Roberto Carvelli: “Fare quello che può far stare meglio chi sta peggio”

Che importanza ha il Baobab? Perché ospitare i transitanti è un segno di responsabilità condivisa? Ospitiamo la lettera di Roberto Carvelli rivolta a sindaca e assessora del Comune di Roma.




Gentile Sindaca, Gentile Assessora,

ho fiducia che Roma, che voi rappresentate con il vostro lavoro, si dimostri accogliente con quanti, migrati per sfuggire a condizioni sociali e salutari lontane dalla nostra immaginazione sono in transito nella città in cui viviamo.

Vi scrivo per chiedere una vostra intercessione per la difficile situazione che stanno affrontando degli stranieri fuggiti da quell’inferno per cui siamo disposti a commuoverci sui social media ma il cui dolore preferiamo condividere virtualmente solo con i nostri amici o follower.

So che essere accoglienti con il giardino degli altri è la tentazione più seducente per chi si trova a chiedere il consenso delle proprie scelte agli altri.

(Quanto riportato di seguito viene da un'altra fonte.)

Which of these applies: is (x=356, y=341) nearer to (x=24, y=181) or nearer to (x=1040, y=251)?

Ma so anche che il mondo alla fine di ogni cosa si continuerà a dividere sempre non in giardini curati e prati abbandonati ma in piante fruttuose o infruttuose.

Ecco, io spero che noi, ognuno di noi, a seconda delle nostre convinzioni e capacità ricordi che ogni scelta che compie può dare frutti o non darne affatto.

Ognuna delle scelte che fruttano è a sua volta frutto di una responsabilità che possiamo avere o no. Non basta neppure cercare di dimostrare di averla avuta, di aver provato ad averla.

E, sì, spero che oggi questa responsabilità aiuti ognuno di noi a fare quello che può far stare meglio chi sta peggio.

Confido nella vostra responsabilità come voi potete confidare nella mia.